**SELECTED EXTRACT:**
Start of Block

Evacuation routes were clogged with people attempting to flee the growing blaze, the Sacramento Bee reported, and first responders expressed concern about whether they could escape.

Many people took to social media to register their distress.

More than 20,000 people had been evacuated the San Francisco Chronicle reported.

Cal Fire officials warned that the blaze could enter the city of Chico, a college town of about 93,000 about six miles from Paradise.

"Right now, Mother Nature is in charge," spokesman Bryce Bennett told the Bee.

The National Weather Service had predicted dangerous fire weather conditions in California because of Santa Ana winds, which roar in from the east and accelerate down California's north-to-south-oriented mountain slopes.

Red flag warnings for "critical fire weather conditions" were in effect not only for the Sacramento Valley but also through Central and Southern California. Wind gusts of 50 mph were expected in many locations.

The gusts blowing down the mountain slopes not only fan flames but also dry out the land surface, lowering relative humidity levels to 10 percent - creating tinderbox conditions for the spread of fire.

End of Block

**EXERCISE SET:**
A – Answer these questions using the wildfire report:
(i) According to the San Francisco Chronicle, how many people had been evacuated?
(ii) Which city did Cal Fire officials warn the blaze could enter?
(iii) What wind gust speed was expected in many locations?
B – Reproduce word for word the portion of the wildfire report from "More than 20,000" up to and including "told the Bee.".
C – Carry the wildfire report further, starting after its final sentence.
The listing is drawn from a separate source and bears no relation to the wildfire report.

**THE DATA:**
Start of Block

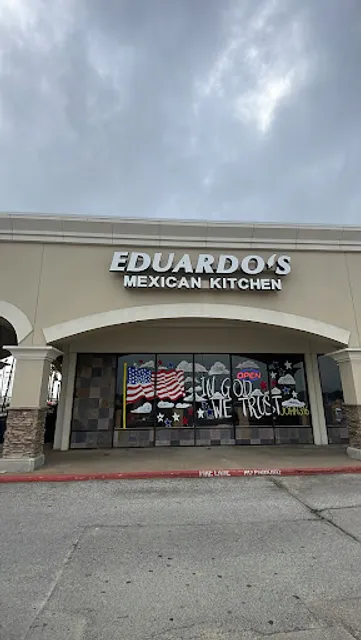 Eduardo's Mexican Kitchen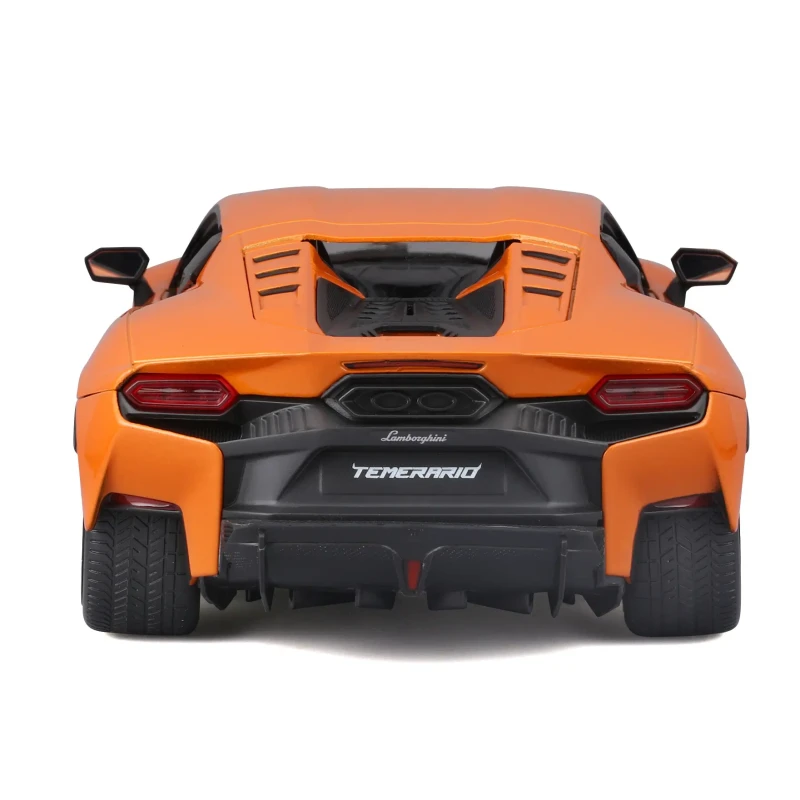 2025 Lamborghini Temerario – Matt Orange (BBURAGO, 11052O) 2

End of Block

**ACTIVITY ANSWERS:**
A –
(i) More than 20,000 people.
(ii) Chico.
(iii) 50 mph.

B –
More than 20,000 people had been evacuated the San Francisco Chronicle reported.

Cal Fire officials warned that the blaze could enter the city of Chico, a college town of about 93,000 about six miles from Paradise.

"Right now, Mother Nature is in charge," spokesman Bryce Bennett told the Bee.

C –
There were 23.4 million Californians under red flag warnings Thursday into early Friday, after which the winds should ease and give responders improving conditions for battling the blaze.

California has experienced debilitating fires of unprecedented regularity in the past few years. In August, the Mendocino Complex fire became the largest wildfire ever recorded in the state, eventually burning more than 400,000 acres.

The previous record had been set less than a year before in another catastrophic fire that burned through more than 280,000 acres in Ventura and Santa Barbara counties. In October 2017, some 21 wildfires burned nearly 95,000 acres and 7,000 buildings in Sonoma and Napa counties in the heart of California’s wine country, killing 40 people.